1.1 A shift toward parallel hardware

The mainstream computing architectures of the past few decades focused on executing a single thread of sequential instructions faster. That led to an application of Moore's Law to computing performance: processor performance per unit cost has doubled roughly every eighteen months for the last twenty years, and developers counted on that trend to ensure that their increasingly complex programs performed well.[4]
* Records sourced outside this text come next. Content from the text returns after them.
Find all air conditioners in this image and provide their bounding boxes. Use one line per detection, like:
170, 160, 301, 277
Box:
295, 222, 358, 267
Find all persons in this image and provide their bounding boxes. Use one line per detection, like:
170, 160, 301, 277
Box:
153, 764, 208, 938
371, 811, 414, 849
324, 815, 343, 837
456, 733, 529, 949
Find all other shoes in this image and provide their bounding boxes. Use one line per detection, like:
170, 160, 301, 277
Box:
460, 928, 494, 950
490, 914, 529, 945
Moore's Law has been remarkably accurate in predicting processor performance, and it is reasonable to expect processor computing capacity to double every one-and-a-half years for at least another decade. To make that increase practical, however, chip designers had to implement a major shift in their design focus in recent years. Instead of trying to improve the clock cycles dedicated to executing a single thread of instructions, new processor designs let you execute many concurrent instruction threads on a single chip. While the clock speed of each computing core on a chip is expected to improve only marginally over the next few years, processors with dozens of cores are already showing up in commodity servers, and multicore chips are the norm even in inexpensive desktops and notebooks.
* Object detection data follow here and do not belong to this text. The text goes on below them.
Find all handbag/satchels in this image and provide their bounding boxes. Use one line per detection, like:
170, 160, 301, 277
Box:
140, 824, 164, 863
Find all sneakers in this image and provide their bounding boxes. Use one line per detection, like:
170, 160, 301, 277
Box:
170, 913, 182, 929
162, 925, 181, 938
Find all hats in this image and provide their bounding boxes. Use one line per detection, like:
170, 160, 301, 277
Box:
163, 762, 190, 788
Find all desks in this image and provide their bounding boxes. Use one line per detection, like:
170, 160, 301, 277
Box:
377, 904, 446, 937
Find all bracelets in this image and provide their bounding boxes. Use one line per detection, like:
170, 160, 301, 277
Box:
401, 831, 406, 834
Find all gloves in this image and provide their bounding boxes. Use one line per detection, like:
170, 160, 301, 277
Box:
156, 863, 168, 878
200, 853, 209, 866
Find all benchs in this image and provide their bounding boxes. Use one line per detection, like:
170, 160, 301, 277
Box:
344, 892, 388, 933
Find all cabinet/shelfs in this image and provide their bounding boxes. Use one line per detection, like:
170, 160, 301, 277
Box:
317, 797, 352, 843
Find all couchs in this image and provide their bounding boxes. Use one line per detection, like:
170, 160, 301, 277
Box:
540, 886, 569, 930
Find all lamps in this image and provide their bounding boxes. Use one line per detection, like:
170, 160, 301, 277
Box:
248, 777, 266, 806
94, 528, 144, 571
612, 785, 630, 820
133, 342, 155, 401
This shift in the design of high-volume, commodity processor architectures, such as the Intel x86, has at least two ramifications for developers. First, because individual core clock cycles will increase only modestly, we will need to pay renewed attention to the algorithmic efficiency of sequential code. Second, and more important in the context of actors, we will need to design programs that take maximum advantage of available processor cores. In other words, we not only need to write programs that work correctly on concurrent hardware, but also design programs that opportunistically scale to all available processing units or cores.